+++ Provided information +++
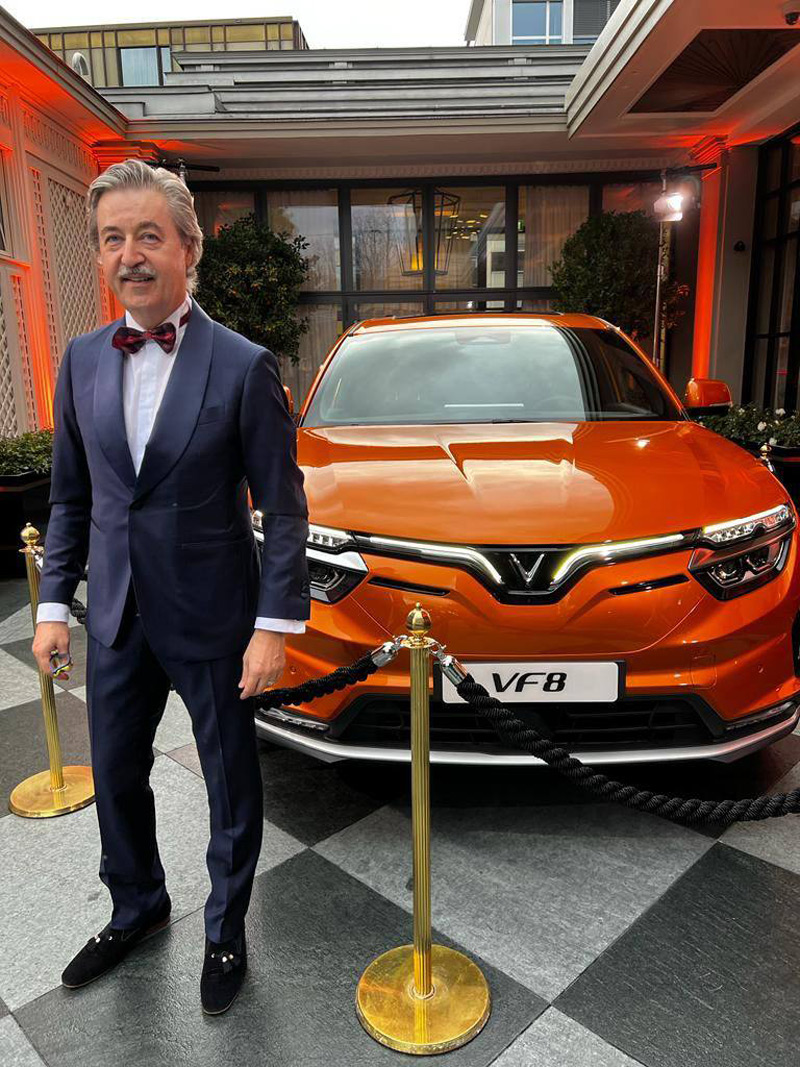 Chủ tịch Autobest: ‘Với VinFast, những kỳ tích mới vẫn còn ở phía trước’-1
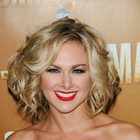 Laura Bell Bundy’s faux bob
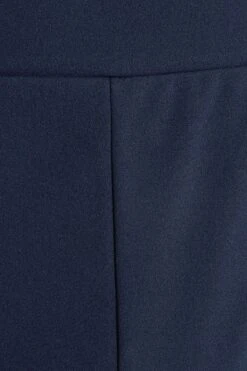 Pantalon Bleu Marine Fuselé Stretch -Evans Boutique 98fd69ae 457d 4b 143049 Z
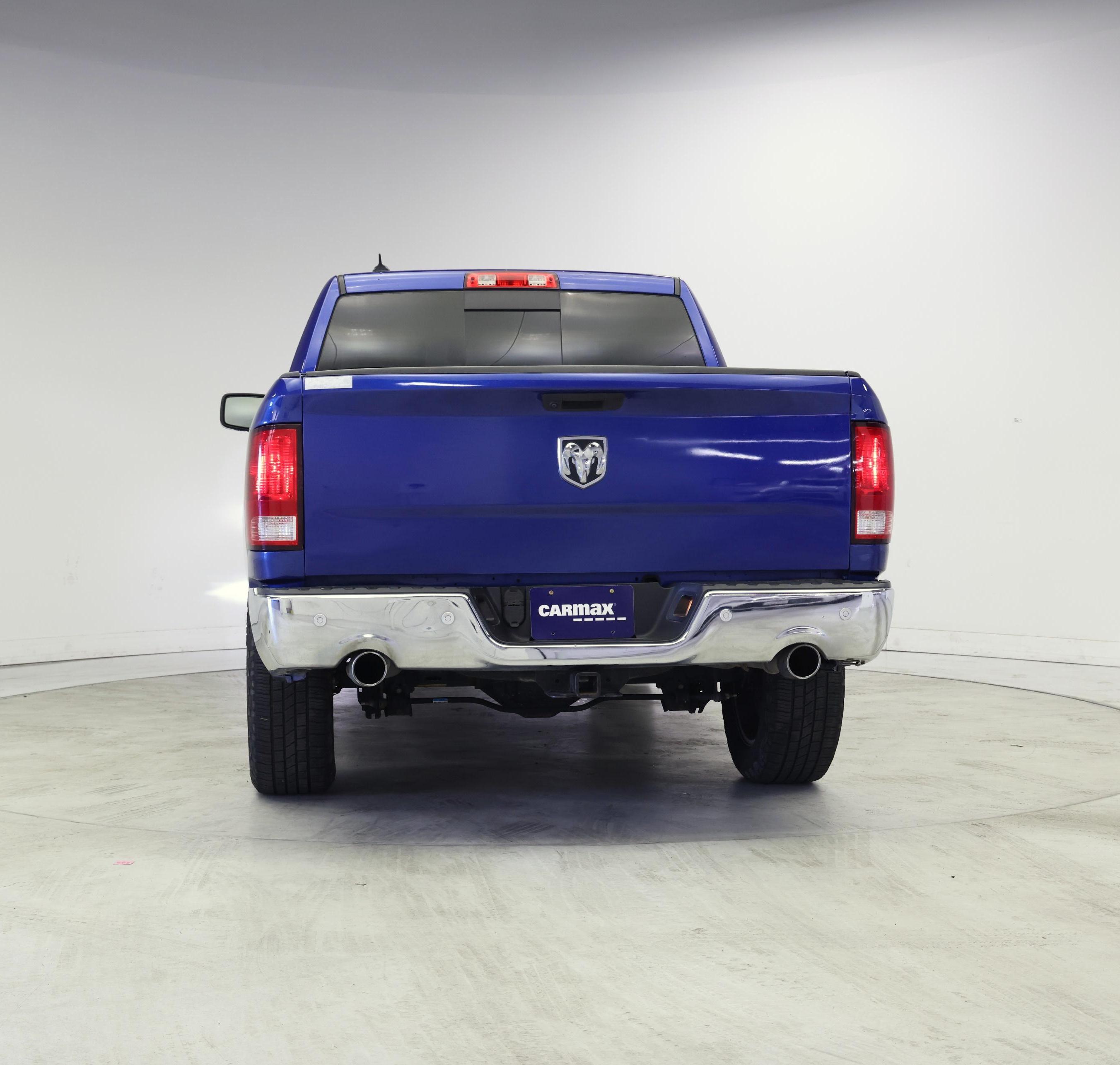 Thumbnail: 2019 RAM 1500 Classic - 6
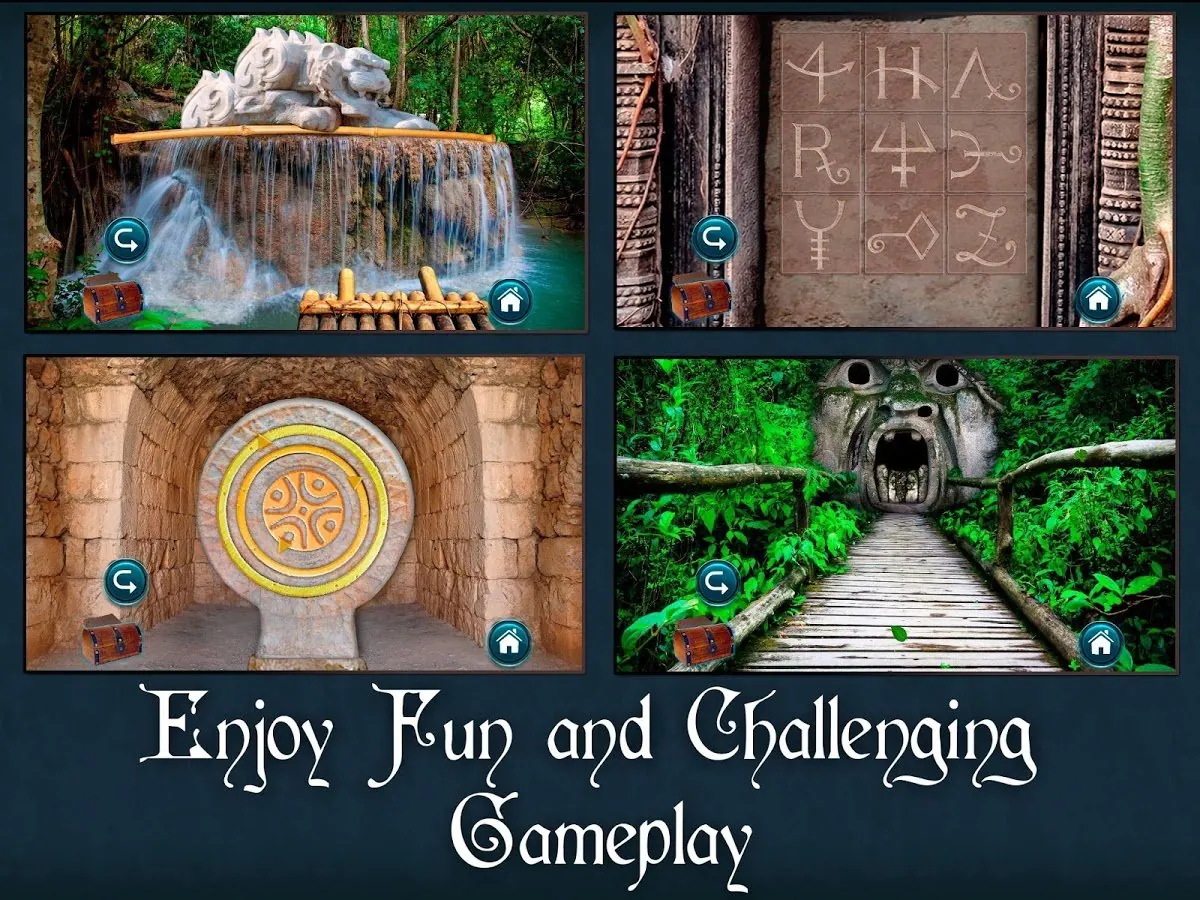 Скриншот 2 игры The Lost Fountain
+++
▸ Exercise prompt
Give back each line above exactly, with pictures dropped.

▸ The completed task
 Chủ tịch Autobest: ‘Với VinFast, những kỳ tích mới vẫn còn ở phía trước’-1
 Laura Bell Bundy’s faux bob
 Pantalon Bleu Marine Fuselé Stretch -Evans Boutique 98fd69ae 457d 4b 143049 Z
 Thumbnail: 2019 RAM 1500 Classic - 6
 Скриншот 2 игры The Lost Fountain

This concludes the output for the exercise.